I'm struggling to understand this reasoning. I've simplified it, but you can find it in full in the text Computability and Unsolvability (1985) by Martin Davis, chapter 3, page 48.
Let $P(z)$ be a predicate on natural numbers:
Suppose that for all $z∈ℕ$ between $z=0$ and $z=y-1$, $P(z)$ holds. That is equivalent to say that y is the least $z∈ℕ$ for which $P(z)$ may not hold. That is to say that y is the least $z∈ℕ$ such that $¬P(z)$ or, if $P(z)$, than $z=y$.
More formally: $∀z∈ℕ(0≤z≤y-1 ⟹ P(z))$ iff $y=min\{z∈ℕ|¬P(z)∨z=y\}$
Now, it's not at all clear to me the last passage, especially with regard to the addition of $z=y$. Can adding $z=y$ at the end really safeguard the idea that $P(y)$ may hold?

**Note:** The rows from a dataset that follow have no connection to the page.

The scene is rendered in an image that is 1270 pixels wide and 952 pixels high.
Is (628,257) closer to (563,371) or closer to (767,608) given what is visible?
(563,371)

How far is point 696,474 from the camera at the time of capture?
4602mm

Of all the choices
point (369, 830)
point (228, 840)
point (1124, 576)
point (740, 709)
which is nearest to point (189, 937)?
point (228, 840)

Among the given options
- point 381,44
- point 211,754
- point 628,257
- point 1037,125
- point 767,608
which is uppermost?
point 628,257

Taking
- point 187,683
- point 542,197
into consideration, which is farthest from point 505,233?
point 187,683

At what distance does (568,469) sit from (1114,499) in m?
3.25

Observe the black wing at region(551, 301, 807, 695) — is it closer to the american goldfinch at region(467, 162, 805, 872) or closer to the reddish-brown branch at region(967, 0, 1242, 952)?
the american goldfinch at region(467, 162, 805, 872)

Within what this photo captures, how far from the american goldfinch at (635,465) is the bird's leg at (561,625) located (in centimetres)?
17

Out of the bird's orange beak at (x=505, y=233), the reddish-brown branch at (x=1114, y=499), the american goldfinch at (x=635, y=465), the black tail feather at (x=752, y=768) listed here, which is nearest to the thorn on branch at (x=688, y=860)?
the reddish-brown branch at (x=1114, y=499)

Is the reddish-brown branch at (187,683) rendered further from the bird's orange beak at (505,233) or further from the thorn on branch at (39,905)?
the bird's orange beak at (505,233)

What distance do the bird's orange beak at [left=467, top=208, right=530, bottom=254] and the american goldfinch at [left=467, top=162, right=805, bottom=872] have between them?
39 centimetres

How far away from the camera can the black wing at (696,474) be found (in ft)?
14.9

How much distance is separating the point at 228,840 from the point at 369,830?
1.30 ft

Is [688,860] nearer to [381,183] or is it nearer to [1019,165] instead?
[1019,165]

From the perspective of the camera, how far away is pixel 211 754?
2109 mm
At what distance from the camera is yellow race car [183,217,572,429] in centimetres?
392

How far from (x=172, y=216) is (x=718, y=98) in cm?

Can someone explain to me why the two propositions are equivalent? Thanks.
Try thinking about the elements of the set $S_y := \{z \in \mathbb{N} : \lnot P(z) \lor z = y\}$. It contains every $z$ for which $P(z)$ does not hold, and it also contains $y$ regardless of whether $P(y)$ holds or not. In fact, we can write $S_y = P^c \cup \{y\}$, where $P^c = \{z \in \mathbb{N} : \lnot P(z)\}$.
Does $S_y$ have a minimum element? Yes, because $y \in S_y$ it's a non-empty subset of the natural numbers, and hence it has a least element. And what does $\min(S_y) = y$ imply? Since $P^c \subseteq S_y$, $\min(P^c) \geq S_y = y$, meaning that the least element of $P^c$ is greater than or equal to $y$. But that means that $\lnot P(z)$ cannot be true for any value of $z$ less than $y$.